Exercise details:
Please shorten the paragraph beginning "These are common questions" in the solar energy FAQ below to a single sentence that keeps its main facts.

Frequently Asked Questions about Solar Energy
Although there are a number of solar energy technologies, the sections below refer primarily to photovoltaic technology.
These are common questions about solar energy and photovoltaic (PV) systems, including costs and benefits. Solar energy costs and savings can widely vary, and depend on a number of local factors.
What Are the Benefits of Solar Energy?
Adding solar energy to our nation's energy mix:
- provides America with clean and diversified sources of energy supply
- increases energy security, moving away from large centralized power plants
- reduces the need for new conventional power plants
- improves our environment by avoiding greenhouse gas emissions
- improves the quality of air we breathe
- stimulates our economy and creates jobs by promoting a U.S.-based solar industry
- creates an easy-to-deploy, mobile energy supply for emergencies, disasters, and national defense purposes
Adding solar technologies to homes and property:
- improves property values
- saves money on electricity bills
- provides a hedge against future energy price increases
- provides security, by using an energy source that is unlimited
- creates a sustainable energy future
- provides an uninterrupted energy supply during blackouts with the use of batteries for power backup and energy storage
Adding solar technologies to businesses:
- provides positive financial returns (solar energy projects can generate positive cash flow immediately based on green financing options)
- creates no emissions, no noise
- provides a hedge against electric price volatility
- provides energy supply to remote installations or buildings
- creates a mobile energy supply for use in emergencies and disasters
- provides an uninterrupted energy supply during blackouts with the use of batteries for power backup and energy storage
- reduces or avoids the necessity to build new transmission/distribution lines or upgrade existing ones
- aids in meeting peak power needs
- diversifies the range of energy sources in use and increase the reliability of the grid network
- can be installed in small increments to match the load requirement of the customer
- provides a potential revenue source in a diverse energy portfolio
- assists in meeting renewable portfolio standards goals
- aids in off-setting or avoiding carbon emissions
What Types of Solar Energy Technologies Are Available?
Solar energy can refer to photovoltaic, solar water/air heating, concentrating solar power.

Material provided:
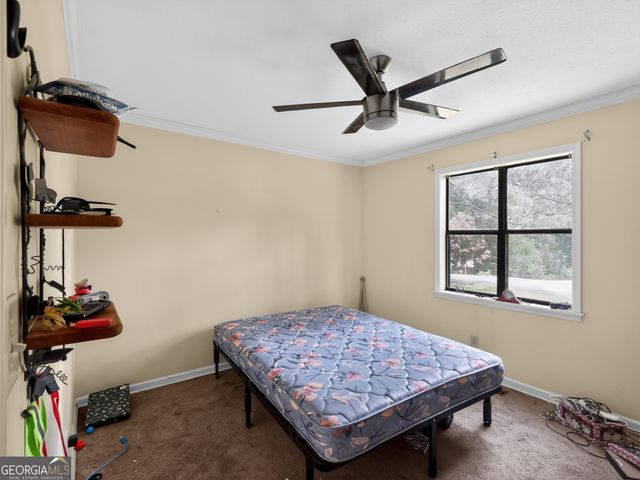 75 Plantation Avenue, Carrollton, GA 30117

Expected answer:
These common questions about solar energy and photovoltaic (PV) systems cover costs and benefits, though costs and savings vary widely with local factors.